Fact: Mayonnaise Is America's Condiment
When I was a kid and my parents took me to any restaurant with a ketchup pump I always felt the need to fill at least 17 of the paper cups. Even at a young age, I could grasp the basic tenets of economics, and the easiest way to maximize my utility at whatever burger chain I was at was to take them for all the ketchup I could manage to pack on my tray.
You probably had a similar experience (kids put that shit on everything), which is why many of us think that ketchup is the number one condiment consumed in America. To American kids, ketchup is made to inundate french fry boxes, make fish sticks swim and render every unknown and otherwise challenging food-thing completely innocuous. But ketchup is not the most consumed condiment in America -- mayonnaise is. And it turns out we're using a lot more of it.
Mayo sales have topped $2 billion per year here in the States, according to Euromonitor, a business strategy company that compiles consumer and sales data. Ketchup sales come in at less than half of that according to their study -- just $800 million. We're consuming mayonnaise at more than twice the rate as the ubiquitous, ruby red stuff.

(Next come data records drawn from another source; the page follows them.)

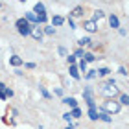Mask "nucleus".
I'll list each match as a JSON object with an SVG mask.
<instances>
[{
  "mask_svg": "<svg viewBox=\"0 0 129 129\" xmlns=\"http://www.w3.org/2000/svg\"><path fill=\"white\" fill-rule=\"evenodd\" d=\"M100 92H102L103 96H107V100H113V96H116V94H118V89H116L114 79H107V81H105V83L102 85Z\"/></svg>",
  "mask_w": 129,
  "mask_h": 129,
  "instance_id": "obj_1",
  "label": "nucleus"
},
{
  "mask_svg": "<svg viewBox=\"0 0 129 129\" xmlns=\"http://www.w3.org/2000/svg\"><path fill=\"white\" fill-rule=\"evenodd\" d=\"M120 107L122 105L118 103V102H114V100H107V102H103V105H102V109H103V113L105 114H116L120 111Z\"/></svg>",
  "mask_w": 129,
  "mask_h": 129,
  "instance_id": "obj_2",
  "label": "nucleus"
},
{
  "mask_svg": "<svg viewBox=\"0 0 129 129\" xmlns=\"http://www.w3.org/2000/svg\"><path fill=\"white\" fill-rule=\"evenodd\" d=\"M15 26H17V30H19V33L22 35V37L30 35V33H31V30H33V28H31V24H30V22H28V20L24 19V17L17 20V22H15Z\"/></svg>",
  "mask_w": 129,
  "mask_h": 129,
  "instance_id": "obj_3",
  "label": "nucleus"
},
{
  "mask_svg": "<svg viewBox=\"0 0 129 129\" xmlns=\"http://www.w3.org/2000/svg\"><path fill=\"white\" fill-rule=\"evenodd\" d=\"M83 28H85L89 33H94V31L98 30V24H96L94 20H85V22H83Z\"/></svg>",
  "mask_w": 129,
  "mask_h": 129,
  "instance_id": "obj_4",
  "label": "nucleus"
},
{
  "mask_svg": "<svg viewBox=\"0 0 129 129\" xmlns=\"http://www.w3.org/2000/svg\"><path fill=\"white\" fill-rule=\"evenodd\" d=\"M63 103H67L68 107H72V109H76V107H78V100H76V98H72V96L63 98Z\"/></svg>",
  "mask_w": 129,
  "mask_h": 129,
  "instance_id": "obj_5",
  "label": "nucleus"
},
{
  "mask_svg": "<svg viewBox=\"0 0 129 129\" xmlns=\"http://www.w3.org/2000/svg\"><path fill=\"white\" fill-rule=\"evenodd\" d=\"M24 19L30 22V24H37V15H35L33 11H28V13L24 15Z\"/></svg>",
  "mask_w": 129,
  "mask_h": 129,
  "instance_id": "obj_6",
  "label": "nucleus"
},
{
  "mask_svg": "<svg viewBox=\"0 0 129 129\" xmlns=\"http://www.w3.org/2000/svg\"><path fill=\"white\" fill-rule=\"evenodd\" d=\"M33 13H35V15H46V11H44V4L37 2V4H35V8H33Z\"/></svg>",
  "mask_w": 129,
  "mask_h": 129,
  "instance_id": "obj_7",
  "label": "nucleus"
},
{
  "mask_svg": "<svg viewBox=\"0 0 129 129\" xmlns=\"http://www.w3.org/2000/svg\"><path fill=\"white\" fill-rule=\"evenodd\" d=\"M30 35H31L35 41H41V39H43V30H41V28H33Z\"/></svg>",
  "mask_w": 129,
  "mask_h": 129,
  "instance_id": "obj_8",
  "label": "nucleus"
},
{
  "mask_svg": "<svg viewBox=\"0 0 129 129\" xmlns=\"http://www.w3.org/2000/svg\"><path fill=\"white\" fill-rule=\"evenodd\" d=\"M9 63L13 64V67H20V64H24V61H22L19 55H11L9 57Z\"/></svg>",
  "mask_w": 129,
  "mask_h": 129,
  "instance_id": "obj_9",
  "label": "nucleus"
},
{
  "mask_svg": "<svg viewBox=\"0 0 129 129\" xmlns=\"http://www.w3.org/2000/svg\"><path fill=\"white\" fill-rule=\"evenodd\" d=\"M72 17H83V8H81V6L74 8L72 11H70V19H72Z\"/></svg>",
  "mask_w": 129,
  "mask_h": 129,
  "instance_id": "obj_10",
  "label": "nucleus"
},
{
  "mask_svg": "<svg viewBox=\"0 0 129 129\" xmlns=\"http://www.w3.org/2000/svg\"><path fill=\"white\" fill-rule=\"evenodd\" d=\"M109 24H111V28H120L118 17H116V15H111V17H109Z\"/></svg>",
  "mask_w": 129,
  "mask_h": 129,
  "instance_id": "obj_11",
  "label": "nucleus"
},
{
  "mask_svg": "<svg viewBox=\"0 0 129 129\" xmlns=\"http://www.w3.org/2000/svg\"><path fill=\"white\" fill-rule=\"evenodd\" d=\"M68 72H70V76H72L74 79H79V70H78V67H76V64L68 67Z\"/></svg>",
  "mask_w": 129,
  "mask_h": 129,
  "instance_id": "obj_12",
  "label": "nucleus"
},
{
  "mask_svg": "<svg viewBox=\"0 0 129 129\" xmlns=\"http://www.w3.org/2000/svg\"><path fill=\"white\" fill-rule=\"evenodd\" d=\"M52 24H54V26H63L64 24V19L59 17V15H54V17H52Z\"/></svg>",
  "mask_w": 129,
  "mask_h": 129,
  "instance_id": "obj_13",
  "label": "nucleus"
},
{
  "mask_svg": "<svg viewBox=\"0 0 129 129\" xmlns=\"http://www.w3.org/2000/svg\"><path fill=\"white\" fill-rule=\"evenodd\" d=\"M98 120L105 122V124H111V122H113V118H111L109 114H105V113H100V114H98Z\"/></svg>",
  "mask_w": 129,
  "mask_h": 129,
  "instance_id": "obj_14",
  "label": "nucleus"
},
{
  "mask_svg": "<svg viewBox=\"0 0 129 129\" xmlns=\"http://www.w3.org/2000/svg\"><path fill=\"white\" fill-rule=\"evenodd\" d=\"M87 114H89L90 120H98V114H100V113H98V109L94 107V109H89V113H87Z\"/></svg>",
  "mask_w": 129,
  "mask_h": 129,
  "instance_id": "obj_15",
  "label": "nucleus"
},
{
  "mask_svg": "<svg viewBox=\"0 0 129 129\" xmlns=\"http://www.w3.org/2000/svg\"><path fill=\"white\" fill-rule=\"evenodd\" d=\"M78 70H79V72H87V63H85V59H79V63H78Z\"/></svg>",
  "mask_w": 129,
  "mask_h": 129,
  "instance_id": "obj_16",
  "label": "nucleus"
},
{
  "mask_svg": "<svg viewBox=\"0 0 129 129\" xmlns=\"http://www.w3.org/2000/svg\"><path fill=\"white\" fill-rule=\"evenodd\" d=\"M89 43H90V39H89V37H81V39L78 41V44L81 46V48H83V46H89Z\"/></svg>",
  "mask_w": 129,
  "mask_h": 129,
  "instance_id": "obj_17",
  "label": "nucleus"
},
{
  "mask_svg": "<svg viewBox=\"0 0 129 129\" xmlns=\"http://www.w3.org/2000/svg\"><path fill=\"white\" fill-rule=\"evenodd\" d=\"M70 116H72V118H79V116H81V109L79 107L72 109V111H70Z\"/></svg>",
  "mask_w": 129,
  "mask_h": 129,
  "instance_id": "obj_18",
  "label": "nucleus"
},
{
  "mask_svg": "<svg viewBox=\"0 0 129 129\" xmlns=\"http://www.w3.org/2000/svg\"><path fill=\"white\" fill-rule=\"evenodd\" d=\"M102 19H103V11L102 9H96L94 11V19H92V20L96 22V20H102Z\"/></svg>",
  "mask_w": 129,
  "mask_h": 129,
  "instance_id": "obj_19",
  "label": "nucleus"
},
{
  "mask_svg": "<svg viewBox=\"0 0 129 129\" xmlns=\"http://www.w3.org/2000/svg\"><path fill=\"white\" fill-rule=\"evenodd\" d=\"M96 74H98V70H87L85 78H87V79H94V78H96Z\"/></svg>",
  "mask_w": 129,
  "mask_h": 129,
  "instance_id": "obj_20",
  "label": "nucleus"
},
{
  "mask_svg": "<svg viewBox=\"0 0 129 129\" xmlns=\"http://www.w3.org/2000/svg\"><path fill=\"white\" fill-rule=\"evenodd\" d=\"M83 98H85V102H87V100H94V98H92V90L90 89H85L83 90Z\"/></svg>",
  "mask_w": 129,
  "mask_h": 129,
  "instance_id": "obj_21",
  "label": "nucleus"
},
{
  "mask_svg": "<svg viewBox=\"0 0 129 129\" xmlns=\"http://www.w3.org/2000/svg\"><path fill=\"white\" fill-rule=\"evenodd\" d=\"M118 103H120V105H129V96H127V94H122Z\"/></svg>",
  "mask_w": 129,
  "mask_h": 129,
  "instance_id": "obj_22",
  "label": "nucleus"
},
{
  "mask_svg": "<svg viewBox=\"0 0 129 129\" xmlns=\"http://www.w3.org/2000/svg\"><path fill=\"white\" fill-rule=\"evenodd\" d=\"M46 20H48V17H46V15H37V24H44Z\"/></svg>",
  "mask_w": 129,
  "mask_h": 129,
  "instance_id": "obj_23",
  "label": "nucleus"
},
{
  "mask_svg": "<svg viewBox=\"0 0 129 129\" xmlns=\"http://www.w3.org/2000/svg\"><path fill=\"white\" fill-rule=\"evenodd\" d=\"M74 57H81V59H83V57H85L83 48H78V50H76V52H74Z\"/></svg>",
  "mask_w": 129,
  "mask_h": 129,
  "instance_id": "obj_24",
  "label": "nucleus"
},
{
  "mask_svg": "<svg viewBox=\"0 0 129 129\" xmlns=\"http://www.w3.org/2000/svg\"><path fill=\"white\" fill-rule=\"evenodd\" d=\"M44 33H46V35H54V33H55V28H54V26H46V28H44Z\"/></svg>",
  "mask_w": 129,
  "mask_h": 129,
  "instance_id": "obj_25",
  "label": "nucleus"
},
{
  "mask_svg": "<svg viewBox=\"0 0 129 129\" xmlns=\"http://www.w3.org/2000/svg\"><path fill=\"white\" fill-rule=\"evenodd\" d=\"M92 61H96L94 54H85V63H92Z\"/></svg>",
  "mask_w": 129,
  "mask_h": 129,
  "instance_id": "obj_26",
  "label": "nucleus"
},
{
  "mask_svg": "<svg viewBox=\"0 0 129 129\" xmlns=\"http://www.w3.org/2000/svg\"><path fill=\"white\" fill-rule=\"evenodd\" d=\"M39 90H41V94H43L44 98H52V94H50V92L44 89V87H39Z\"/></svg>",
  "mask_w": 129,
  "mask_h": 129,
  "instance_id": "obj_27",
  "label": "nucleus"
},
{
  "mask_svg": "<svg viewBox=\"0 0 129 129\" xmlns=\"http://www.w3.org/2000/svg\"><path fill=\"white\" fill-rule=\"evenodd\" d=\"M98 74L105 78V76H109V74H111V70H109V68H100V70H98Z\"/></svg>",
  "mask_w": 129,
  "mask_h": 129,
  "instance_id": "obj_28",
  "label": "nucleus"
},
{
  "mask_svg": "<svg viewBox=\"0 0 129 129\" xmlns=\"http://www.w3.org/2000/svg\"><path fill=\"white\" fill-rule=\"evenodd\" d=\"M63 118L68 122V125H72V116H70V113H64V114H63Z\"/></svg>",
  "mask_w": 129,
  "mask_h": 129,
  "instance_id": "obj_29",
  "label": "nucleus"
},
{
  "mask_svg": "<svg viewBox=\"0 0 129 129\" xmlns=\"http://www.w3.org/2000/svg\"><path fill=\"white\" fill-rule=\"evenodd\" d=\"M67 61H68L70 67H72V64H76V57H74V55H68V57H67Z\"/></svg>",
  "mask_w": 129,
  "mask_h": 129,
  "instance_id": "obj_30",
  "label": "nucleus"
},
{
  "mask_svg": "<svg viewBox=\"0 0 129 129\" xmlns=\"http://www.w3.org/2000/svg\"><path fill=\"white\" fill-rule=\"evenodd\" d=\"M4 94H6V98H11V96H13V90H11V89H8V87H6Z\"/></svg>",
  "mask_w": 129,
  "mask_h": 129,
  "instance_id": "obj_31",
  "label": "nucleus"
},
{
  "mask_svg": "<svg viewBox=\"0 0 129 129\" xmlns=\"http://www.w3.org/2000/svg\"><path fill=\"white\" fill-rule=\"evenodd\" d=\"M57 52H59L61 55H67V48H63V46H59V50H57Z\"/></svg>",
  "mask_w": 129,
  "mask_h": 129,
  "instance_id": "obj_32",
  "label": "nucleus"
},
{
  "mask_svg": "<svg viewBox=\"0 0 129 129\" xmlns=\"http://www.w3.org/2000/svg\"><path fill=\"white\" fill-rule=\"evenodd\" d=\"M118 72H120V74H122V76H125V74H127V70H125V68H124V67H120V68H118Z\"/></svg>",
  "mask_w": 129,
  "mask_h": 129,
  "instance_id": "obj_33",
  "label": "nucleus"
},
{
  "mask_svg": "<svg viewBox=\"0 0 129 129\" xmlns=\"http://www.w3.org/2000/svg\"><path fill=\"white\" fill-rule=\"evenodd\" d=\"M68 24H70V28H74V30H76V24H74V20L70 19V17H68Z\"/></svg>",
  "mask_w": 129,
  "mask_h": 129,
  "instance_id": "obj_34",
  "label": "nucleus"
},
{
  "mask_svg": "<svg viewBox=\"0 0 129 129\" xmlns=\"http://www.w3.org/2000/svg\"><path fill=\"white\" fill-rule=\"evenodd\" d=\"M26 68H35V63H26Z\"/></svg>",
  "mask_w": 129,
  "mask_h": 129,
  "instance_id": "obj_35",
  "label": "nucleus"
},
{
  "mask_svg": "<svg viewBox=\"0 0 129 129\" xmlns=\"http://www.w3.org/2000/svg\"><path fill=\"white\" fill-rule=\"evenodd\" d=\"M0 100H6V94H4V90H0Z\"/></svg>",
  "mask_w": 129,
  "mask_h": 129,
  "instance_id": "obj_36",
  "label": "nucleus"
},
{
  "mask_svg": "<svg viewBox=\"0 0 129 129\" xmlns=\"http://www.w3.org/2000/svg\"><path fill=\"white\" fill-rule=\"evenodd\" d=\"M0 90H6V85L2 83V81H0Z\"/></svg>",
  "mask_w": 129,
  "mask_h": 129,
  "instance_id": "obj_37",
  "label": "nucleus"
},
{
  "mask_svg": "<svg viewBox=\"0 0 129 129\" xmlns=\"http://www.w3.org/2000/svg\"><path fill=\"white\" fill-rule=\"evenodd\" d=\"M64 129H76L74 125H67V127H64Z\"/></svg>",
  "mask_w": 129,
  "mask_h": 129,
  "instance_id": "obj_38",
  "label": "nucleus"
},
{
  "mask_svg": "<svg viewBox=\"0 0 129 129\" xmlns=\"http://www.w3.org/2000/svg\"><path fill=\"white\" fill-rule=\"evenodd\" d=\"M0 6H2V4H0Z\"/></svg>",
  "mask_w": 129,
  "mask_h": 129,
  "instance_id": "obj_39",
  "label": "nucleus"
}]
</instances>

The folks at Quartz charted the rest of the condiment data and turned up some other interesting fact. Sales for Texas' favorite yellow condiment come in at a paltry $450 million. That's less than soy sauce, barbecue sauce and hot sauce. What's worse is the mustard market has been shrinking since 2009. Texans may love squirting mustard on their hamburger patties, but clearly that love isn't enough.